Texte de la page
Le décret du 20 mai 2016, applicable depuis le 1er août dernier, a décidé que l’appel des jugements des conseils des prud’hommes serait désormais soumis à la procédure avec représentation obligatoire, laquelle serait assurée par les avocats et les défenseurs syndicaux. Classiquement qui dit représentation obligatoire dit postulation : la Chancellerie considère que ça n’est pas le cas en l’espèce, ce qui pose quelques difficultés pratiques.
Par ailleurs le décret a mis fin au principe de l’unicité de l’instance spécifique à la matière prud’homale : si cette évolution peut paraître une bonne chose, elle doit être toutefois mise en perspective avec la jurisprudence Cesareo qui impose une concentration des moyens à laquelle les praticiens ne sont pas tous habitués.
Premier piège : la constitution de l’avocat non « postulant »
1. Depuis l’entrée en vigueur, le 1er août dernier, du décret du 20 mai 2016 relatif à la justice prud’homale et au traitement judiciaire du contentieux du travail, l’appel des jugements des conseils des prud’hommes est désormais « formé, instruit et jugé suivant la procédure avec représentation obligatoire » (C. trav., art. R. 1461-2).

Données extraites
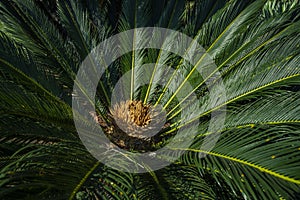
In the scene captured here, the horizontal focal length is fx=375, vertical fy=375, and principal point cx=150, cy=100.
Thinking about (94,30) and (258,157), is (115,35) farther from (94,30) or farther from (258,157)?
(258,157)

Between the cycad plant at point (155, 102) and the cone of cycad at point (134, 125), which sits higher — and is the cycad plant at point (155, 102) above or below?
above

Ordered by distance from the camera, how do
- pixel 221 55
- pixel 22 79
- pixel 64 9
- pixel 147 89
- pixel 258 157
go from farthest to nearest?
1. pixel 147 89
2. pixel 64 9
3. pixel 221 55
4. pixel 22 79
5. pixel 258 157

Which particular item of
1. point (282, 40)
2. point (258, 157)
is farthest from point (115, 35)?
point (258, 157)

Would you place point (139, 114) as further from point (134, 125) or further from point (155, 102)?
point (155, 102)

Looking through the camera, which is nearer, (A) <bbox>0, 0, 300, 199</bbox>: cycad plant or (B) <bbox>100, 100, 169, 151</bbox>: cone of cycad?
(A) <bbox>0, 0, 300, 199</bbox>: cycad plant

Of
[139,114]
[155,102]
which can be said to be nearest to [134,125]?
[139,114]

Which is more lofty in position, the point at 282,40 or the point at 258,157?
the point at 282,40

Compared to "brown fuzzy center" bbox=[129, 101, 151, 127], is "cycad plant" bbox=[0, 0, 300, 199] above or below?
above

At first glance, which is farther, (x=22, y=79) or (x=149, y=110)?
(x=149, y=110)
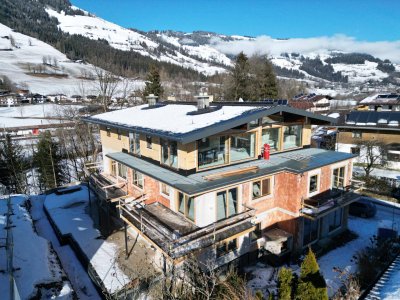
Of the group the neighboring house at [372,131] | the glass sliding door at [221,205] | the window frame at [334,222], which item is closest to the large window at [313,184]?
the window frame at [334,222]

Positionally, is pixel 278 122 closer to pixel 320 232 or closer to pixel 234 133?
pixel 234 133

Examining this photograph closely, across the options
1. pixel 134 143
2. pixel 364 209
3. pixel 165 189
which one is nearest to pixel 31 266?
pixel 165 189

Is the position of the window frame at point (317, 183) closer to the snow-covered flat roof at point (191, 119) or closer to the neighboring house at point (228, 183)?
the neighboring house at point (228, 183)

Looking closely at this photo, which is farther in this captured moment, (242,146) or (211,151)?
(242,146)

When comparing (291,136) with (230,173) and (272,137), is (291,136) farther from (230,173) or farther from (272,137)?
(230,173)

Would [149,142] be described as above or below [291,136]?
below

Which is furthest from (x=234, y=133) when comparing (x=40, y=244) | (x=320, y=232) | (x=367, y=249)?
(x=40, y=244)

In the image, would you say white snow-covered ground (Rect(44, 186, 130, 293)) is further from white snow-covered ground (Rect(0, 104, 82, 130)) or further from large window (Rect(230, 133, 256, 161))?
white snow-covered ground (Rect(0, 104, 82, 130))
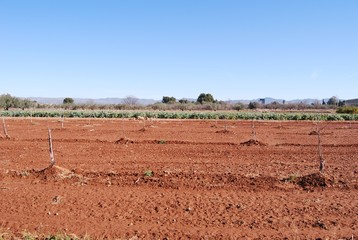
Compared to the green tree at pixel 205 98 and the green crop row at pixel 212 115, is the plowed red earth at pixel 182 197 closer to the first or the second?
the green crop row at pixel 212 115

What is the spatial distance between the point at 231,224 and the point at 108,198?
124 inches

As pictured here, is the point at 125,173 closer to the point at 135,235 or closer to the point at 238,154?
the point at 135,235

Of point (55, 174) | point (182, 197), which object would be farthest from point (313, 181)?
point (55, 174)

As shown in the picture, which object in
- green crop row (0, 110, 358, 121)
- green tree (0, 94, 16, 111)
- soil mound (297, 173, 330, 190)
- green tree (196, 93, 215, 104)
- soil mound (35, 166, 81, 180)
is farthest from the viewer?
green tree (196, 93, 215, 104)

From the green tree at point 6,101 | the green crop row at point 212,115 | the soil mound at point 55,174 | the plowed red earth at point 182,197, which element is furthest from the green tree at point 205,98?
the soil mound at point 55,174

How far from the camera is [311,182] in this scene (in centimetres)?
990

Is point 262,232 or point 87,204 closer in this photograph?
point 262,232

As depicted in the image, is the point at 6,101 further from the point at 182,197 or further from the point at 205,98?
the point at 182,197

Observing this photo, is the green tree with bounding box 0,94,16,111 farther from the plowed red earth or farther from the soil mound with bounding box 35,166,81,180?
the soil mound with bounding box 35,166,81,180

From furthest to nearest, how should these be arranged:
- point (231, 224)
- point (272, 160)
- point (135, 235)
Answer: point (272, 160)
point (231, 224)
point (135, 235)

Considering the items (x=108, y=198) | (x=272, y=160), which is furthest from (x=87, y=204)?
(x=272, y=160)

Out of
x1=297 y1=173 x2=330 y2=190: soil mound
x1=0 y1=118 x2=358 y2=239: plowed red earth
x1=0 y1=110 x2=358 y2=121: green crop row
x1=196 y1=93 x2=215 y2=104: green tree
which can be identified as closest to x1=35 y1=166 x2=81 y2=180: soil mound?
x1=0 y1=118 x2=358 y2=239: plowed red earth

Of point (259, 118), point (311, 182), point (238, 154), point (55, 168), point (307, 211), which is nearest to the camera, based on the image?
point (307, 211)

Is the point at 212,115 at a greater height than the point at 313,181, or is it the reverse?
the point at 212,115
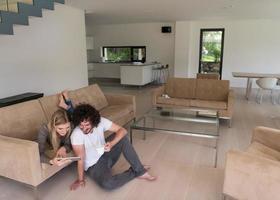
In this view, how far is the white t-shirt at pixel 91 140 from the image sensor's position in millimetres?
2123

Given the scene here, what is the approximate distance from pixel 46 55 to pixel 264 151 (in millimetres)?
4720

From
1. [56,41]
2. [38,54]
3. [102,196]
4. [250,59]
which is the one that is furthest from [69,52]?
[250,59]

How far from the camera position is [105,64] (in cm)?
1009

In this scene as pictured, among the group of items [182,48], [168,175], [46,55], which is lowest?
[168,175]

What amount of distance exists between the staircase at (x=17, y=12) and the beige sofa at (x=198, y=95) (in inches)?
100.0

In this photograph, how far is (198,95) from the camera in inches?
185

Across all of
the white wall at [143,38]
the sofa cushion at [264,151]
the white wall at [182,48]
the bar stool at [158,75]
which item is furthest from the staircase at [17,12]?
the white wall at [182,48]

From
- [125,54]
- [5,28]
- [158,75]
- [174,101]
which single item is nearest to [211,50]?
[158,75]

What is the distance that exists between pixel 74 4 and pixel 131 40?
13.6 feet

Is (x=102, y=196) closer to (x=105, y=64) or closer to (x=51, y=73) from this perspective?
(x=51, y=73)

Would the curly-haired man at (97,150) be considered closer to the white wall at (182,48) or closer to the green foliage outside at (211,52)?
the white wall at (182,48)

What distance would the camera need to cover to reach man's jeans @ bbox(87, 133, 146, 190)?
2203mm

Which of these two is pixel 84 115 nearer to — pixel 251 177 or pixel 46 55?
pixel 251 177

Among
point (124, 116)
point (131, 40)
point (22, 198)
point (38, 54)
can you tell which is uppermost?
point (131, 40)
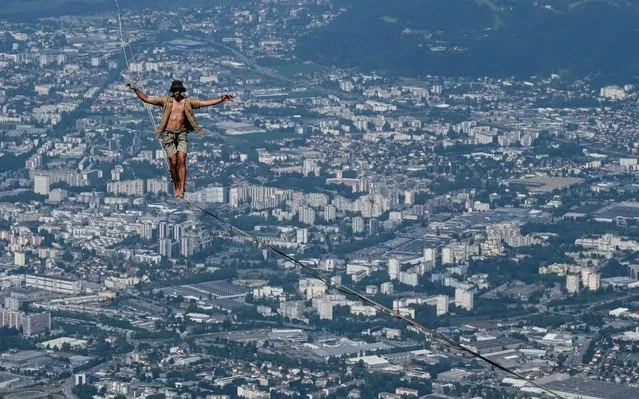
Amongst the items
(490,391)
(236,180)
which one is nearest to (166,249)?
(236,180)

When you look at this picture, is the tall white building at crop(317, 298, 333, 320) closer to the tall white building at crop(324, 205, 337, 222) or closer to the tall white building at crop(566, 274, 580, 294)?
the tall white building at crop(566, 274, 580, 294)

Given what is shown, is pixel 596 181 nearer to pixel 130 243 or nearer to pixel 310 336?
pixel 130 243

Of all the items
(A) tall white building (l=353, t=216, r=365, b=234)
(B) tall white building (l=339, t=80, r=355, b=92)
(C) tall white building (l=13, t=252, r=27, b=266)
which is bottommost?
(C) tall white building (l=13, t=252, r=27, b=266)

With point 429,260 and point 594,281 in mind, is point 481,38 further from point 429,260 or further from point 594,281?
point 594,281

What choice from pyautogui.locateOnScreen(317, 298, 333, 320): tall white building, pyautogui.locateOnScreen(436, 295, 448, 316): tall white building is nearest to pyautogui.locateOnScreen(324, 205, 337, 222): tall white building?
pyautogui.locateOnScreen(436, 295, 448, 316): tall white building

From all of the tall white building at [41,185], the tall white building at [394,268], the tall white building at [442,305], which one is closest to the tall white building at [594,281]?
the tall white building at [442,305]

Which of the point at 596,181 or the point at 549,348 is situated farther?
the point at 596,181

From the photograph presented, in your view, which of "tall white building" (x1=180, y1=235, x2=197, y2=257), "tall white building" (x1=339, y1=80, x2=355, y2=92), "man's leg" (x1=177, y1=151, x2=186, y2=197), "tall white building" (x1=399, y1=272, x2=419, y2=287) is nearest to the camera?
"man's leg" (x1=177, y1=151, x2=186, y2=197)
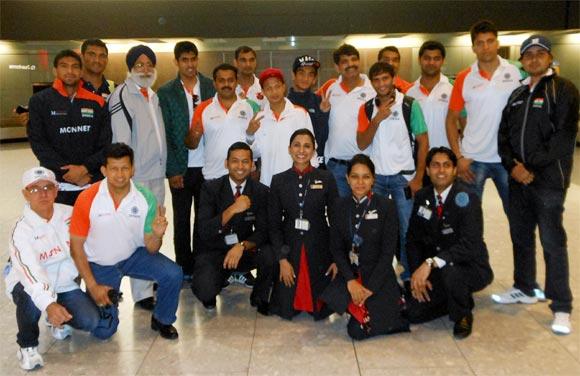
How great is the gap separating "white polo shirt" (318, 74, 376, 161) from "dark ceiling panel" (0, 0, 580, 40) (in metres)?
8.87

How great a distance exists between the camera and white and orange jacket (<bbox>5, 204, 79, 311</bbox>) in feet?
10.1

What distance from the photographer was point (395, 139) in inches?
163

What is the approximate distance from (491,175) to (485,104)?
54cm

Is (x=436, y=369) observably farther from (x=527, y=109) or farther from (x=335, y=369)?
(x=527, y=109)

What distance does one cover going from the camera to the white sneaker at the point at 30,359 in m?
3.09

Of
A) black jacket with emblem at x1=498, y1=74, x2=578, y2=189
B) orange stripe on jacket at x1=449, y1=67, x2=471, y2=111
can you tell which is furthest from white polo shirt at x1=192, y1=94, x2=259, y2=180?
black jacket with emblem at x1=498, y1=74, x2=578, y2=189

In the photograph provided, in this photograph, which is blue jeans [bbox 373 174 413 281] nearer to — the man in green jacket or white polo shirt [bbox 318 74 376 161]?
white polo shirt [bbox 318 74 376 161]

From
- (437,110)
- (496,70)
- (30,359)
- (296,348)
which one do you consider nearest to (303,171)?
(296,348)

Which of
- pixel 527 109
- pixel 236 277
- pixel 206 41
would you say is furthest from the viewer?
pixel 206 41

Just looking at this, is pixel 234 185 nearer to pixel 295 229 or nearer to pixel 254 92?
pixel 295 229

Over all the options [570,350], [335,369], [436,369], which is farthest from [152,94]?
[570,350]

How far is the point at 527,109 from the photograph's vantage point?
3.55m

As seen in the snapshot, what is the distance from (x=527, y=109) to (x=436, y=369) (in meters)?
1.78

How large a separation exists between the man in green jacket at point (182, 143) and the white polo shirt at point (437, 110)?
72.3 inches
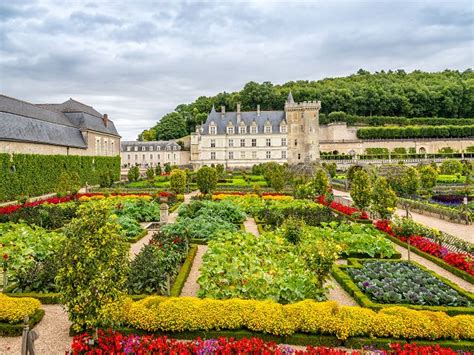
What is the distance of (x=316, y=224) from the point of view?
1552cm

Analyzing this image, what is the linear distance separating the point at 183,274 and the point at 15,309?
154 inches

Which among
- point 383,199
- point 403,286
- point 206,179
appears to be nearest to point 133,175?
point 206,179

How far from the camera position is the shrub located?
21.9 feet

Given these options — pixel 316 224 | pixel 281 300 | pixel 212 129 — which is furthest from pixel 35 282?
pixel 212 129

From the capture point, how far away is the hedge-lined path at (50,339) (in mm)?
6133

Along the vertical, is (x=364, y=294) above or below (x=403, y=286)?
below

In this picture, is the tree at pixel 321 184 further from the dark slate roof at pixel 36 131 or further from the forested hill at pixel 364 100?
the forested hill at pixel 364 100

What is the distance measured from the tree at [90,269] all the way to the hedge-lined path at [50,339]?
2.90ft

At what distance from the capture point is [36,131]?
99.9 ft

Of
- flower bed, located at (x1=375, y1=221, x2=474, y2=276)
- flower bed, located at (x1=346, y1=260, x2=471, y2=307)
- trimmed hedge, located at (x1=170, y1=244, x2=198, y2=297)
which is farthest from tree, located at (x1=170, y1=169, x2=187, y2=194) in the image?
flower bed, located at (x1=346, y1=260, x2=471, y2=307)

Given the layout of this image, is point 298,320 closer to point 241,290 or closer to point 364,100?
point 241,290

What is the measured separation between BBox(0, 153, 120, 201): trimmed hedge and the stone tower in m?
33.6

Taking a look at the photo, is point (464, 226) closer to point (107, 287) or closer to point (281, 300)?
point (281, 300)

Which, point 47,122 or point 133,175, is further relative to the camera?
point 133,175
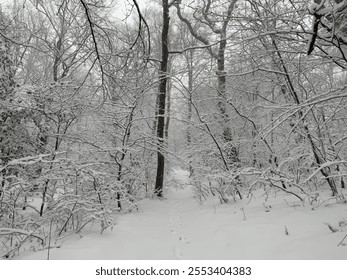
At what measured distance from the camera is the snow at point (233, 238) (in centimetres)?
360

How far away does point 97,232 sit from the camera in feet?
17.2

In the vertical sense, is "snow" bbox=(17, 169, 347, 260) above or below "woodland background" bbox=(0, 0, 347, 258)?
below

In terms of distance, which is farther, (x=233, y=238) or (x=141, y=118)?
(x=141, y=118)

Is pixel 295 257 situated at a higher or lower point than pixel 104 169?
lower

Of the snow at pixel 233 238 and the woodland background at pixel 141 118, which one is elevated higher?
the woodland background at pixel 141 118

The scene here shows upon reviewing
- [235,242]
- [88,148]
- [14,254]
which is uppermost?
[88,148]

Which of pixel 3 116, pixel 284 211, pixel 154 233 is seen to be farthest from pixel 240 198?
pixel 3 116

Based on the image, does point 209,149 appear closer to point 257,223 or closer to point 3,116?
point 257,223

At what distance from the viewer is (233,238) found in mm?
4363

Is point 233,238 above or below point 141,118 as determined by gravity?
below

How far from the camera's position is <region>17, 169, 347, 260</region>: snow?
3.60m
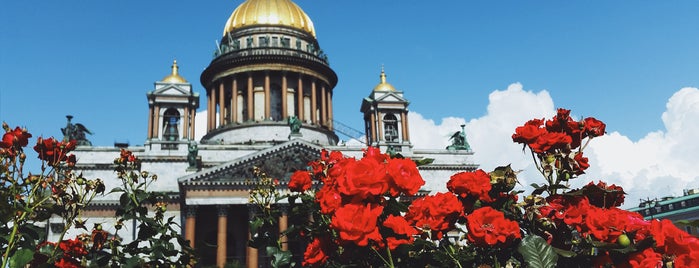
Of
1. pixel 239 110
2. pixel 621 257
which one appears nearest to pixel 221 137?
pixel 239 110

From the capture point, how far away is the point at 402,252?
4.18 metres

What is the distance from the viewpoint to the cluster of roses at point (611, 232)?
3.35 meters

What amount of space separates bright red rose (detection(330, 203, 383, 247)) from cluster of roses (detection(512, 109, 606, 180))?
5.11ft

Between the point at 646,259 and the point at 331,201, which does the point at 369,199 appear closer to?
the point at 331,201

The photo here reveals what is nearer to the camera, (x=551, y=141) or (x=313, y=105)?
(x=551, y=141)

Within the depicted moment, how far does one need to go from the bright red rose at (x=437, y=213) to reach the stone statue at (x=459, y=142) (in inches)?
1643

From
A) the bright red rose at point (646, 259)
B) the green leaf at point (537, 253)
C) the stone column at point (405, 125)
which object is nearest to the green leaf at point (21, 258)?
the green leaf at point (537, 253)

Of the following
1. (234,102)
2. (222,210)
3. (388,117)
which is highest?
(234,102)

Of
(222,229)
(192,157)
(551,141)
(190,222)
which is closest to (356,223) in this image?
(551,141)

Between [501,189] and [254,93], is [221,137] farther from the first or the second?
[501,189]

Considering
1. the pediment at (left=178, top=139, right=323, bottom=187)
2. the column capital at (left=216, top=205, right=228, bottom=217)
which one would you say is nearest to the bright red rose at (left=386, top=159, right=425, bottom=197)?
the pediment at (left=178, top=139, right=323, bottom=187)

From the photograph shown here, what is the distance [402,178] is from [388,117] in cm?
4120

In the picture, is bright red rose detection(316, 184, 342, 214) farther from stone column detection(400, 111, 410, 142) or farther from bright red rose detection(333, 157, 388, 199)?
stone column detection(400, 111, 410, 142)

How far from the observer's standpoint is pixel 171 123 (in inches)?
1618
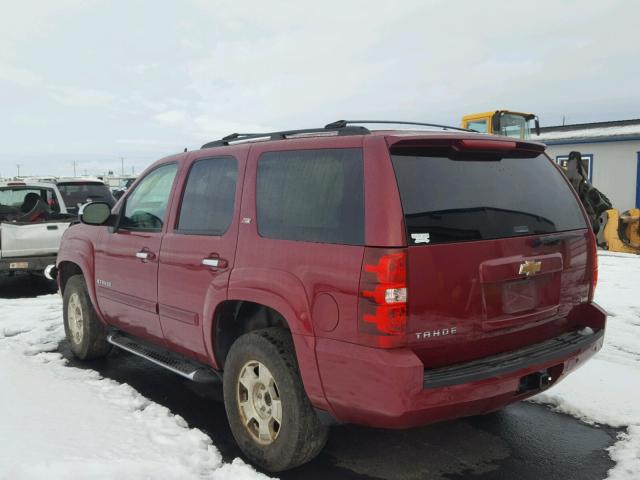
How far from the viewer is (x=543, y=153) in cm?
378

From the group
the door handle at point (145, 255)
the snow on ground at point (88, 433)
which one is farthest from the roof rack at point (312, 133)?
the snow on ground at point (88, 433)

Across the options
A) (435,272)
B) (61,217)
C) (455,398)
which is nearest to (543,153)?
(435,272)

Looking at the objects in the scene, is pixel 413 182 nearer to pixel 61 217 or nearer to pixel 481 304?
pixel 481 304

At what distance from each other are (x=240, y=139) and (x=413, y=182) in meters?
1.67

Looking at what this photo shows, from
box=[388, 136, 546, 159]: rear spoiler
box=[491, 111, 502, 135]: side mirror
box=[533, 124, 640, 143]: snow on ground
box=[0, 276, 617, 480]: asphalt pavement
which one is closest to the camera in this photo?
box=[388, 136, 546, 159]: rear spoiler

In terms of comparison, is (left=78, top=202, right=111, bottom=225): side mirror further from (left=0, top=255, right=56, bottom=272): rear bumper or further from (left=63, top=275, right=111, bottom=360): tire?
(left=0, top=255, right=56, bottom=272): rear bumper

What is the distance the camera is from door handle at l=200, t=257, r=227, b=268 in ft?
12.1

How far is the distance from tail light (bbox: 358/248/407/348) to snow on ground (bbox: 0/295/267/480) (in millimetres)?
1218

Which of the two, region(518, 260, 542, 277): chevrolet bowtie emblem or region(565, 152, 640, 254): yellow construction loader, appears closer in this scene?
region(518, 260, 542, 277): chevrolet bowtie emblem

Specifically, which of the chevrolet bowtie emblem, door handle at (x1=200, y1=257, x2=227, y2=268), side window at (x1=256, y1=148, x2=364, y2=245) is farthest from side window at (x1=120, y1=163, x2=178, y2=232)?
the chevrolet bowtie emblem

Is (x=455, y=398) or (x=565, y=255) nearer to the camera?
(x=455, y=398)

Consigne 1
D'après le texte sur l'appel prud'homal, par qui est assurée la représentation obligatoire instaurée par le décret du 20 mai 2016 ?
Consigne 2
Poursuivez le texte sur l'appel prud'homal à la suite de sa dernière phrase.

Réponse attendue 1
Par les avocats et les défenseurs syndicaux.

Réponse attendue 2
2. Si l’on se reporte aux dispositions du code de procédure civile applicables dans « la procédure avec représentation obligatoire », cela implique le respect des articles 900 à 930, parmi lesquels figurent l’obligation de constituer avocat lors de la déclaration d’appel (C. pr. civ., art. 901), l’obligation faite aux intimés de constituer avocat (C. pr. civ., art. 902), les articles 903, 904, 911, 920, 921, 923, 924, 927 du code de procédure civile ne concernent, là encore, que les avocats « constitués ».
3. L’article 930-1 a trait à la communication électronique entre avocats, l’article 930-2 en exonérant les défenseurs syndicaux.
4. La difficulté à laquelle nous allons être confrontés en tant qu’avocats travaillistes tient au fait que désormais, si la procédure devant les chambres sociales de la cour suit le régime de la procédure avec représentation obligatoire, cette dernière ne nous est pas réservée puisque nous la partageons avec les défenseurs syndicaux.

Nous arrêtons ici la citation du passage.